The state also needs to step in to help fund county-level law enforcement, Vance said. He said he understands the motivation toward police reform in the light of the murder of George Floyd and other high-profile police misconduct, and said cops should be held accountable for their failures.

“But it is just not possible for 147 politicians on the floor of the house and senate to rewrite how police are trained, (their) longstanding practices, and what they’re able to do in the field,” Vance said.

Vance agreed that Democrats went “way too far” in restricting police but said questionable actions at the hands of the police, and systemic racism in the criminal justice system, are real problems. And Vance reprimanded Republicans in general for their response — or lack thereof — to criticisms of structural racism in America’s institutions.
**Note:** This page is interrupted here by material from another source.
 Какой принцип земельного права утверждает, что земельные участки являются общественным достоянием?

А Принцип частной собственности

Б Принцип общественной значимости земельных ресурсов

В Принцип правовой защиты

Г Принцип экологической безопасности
“The party that was founded on fighting for civil rights and ending slavery for Black people has become racist itself,” Vance said.
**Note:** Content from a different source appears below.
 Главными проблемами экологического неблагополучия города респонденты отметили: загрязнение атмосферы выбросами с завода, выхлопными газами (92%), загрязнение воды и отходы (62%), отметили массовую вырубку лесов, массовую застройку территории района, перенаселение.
Fortunato said Democrat lawmakers mishandled the legislative process and produced a slough of bad bills. He also pointed to the Blake decision as a failure in the state’s criminal code. (The State Supreme Court ruled last year that the state’s simple drug possession law was unconstitutional because it didn’t distinguish between people who intentionally or accidentally possessed drugs.)

“(I have) jokingly said that Democrats reduce crime by making crime legal,” Fortunato said. “Cops don’t even bother arresting people for drugs (now). … And all of this is because of the Democrats’ view on how to address crime.”

Fortunato pointed to the protests in Seattle during the summer of 2020 — which led to the creation of the CHAZ / CHOP area in the Capitol Hill neighborhood — as an example of what happens when police hands are tied by lawmakers.

“A demonstration (turned) into a riot, into seizing part of the city. That’s what happens when you restrict the use of some of these things,” Fortunato said. “These people have no idea what they’re talking about.”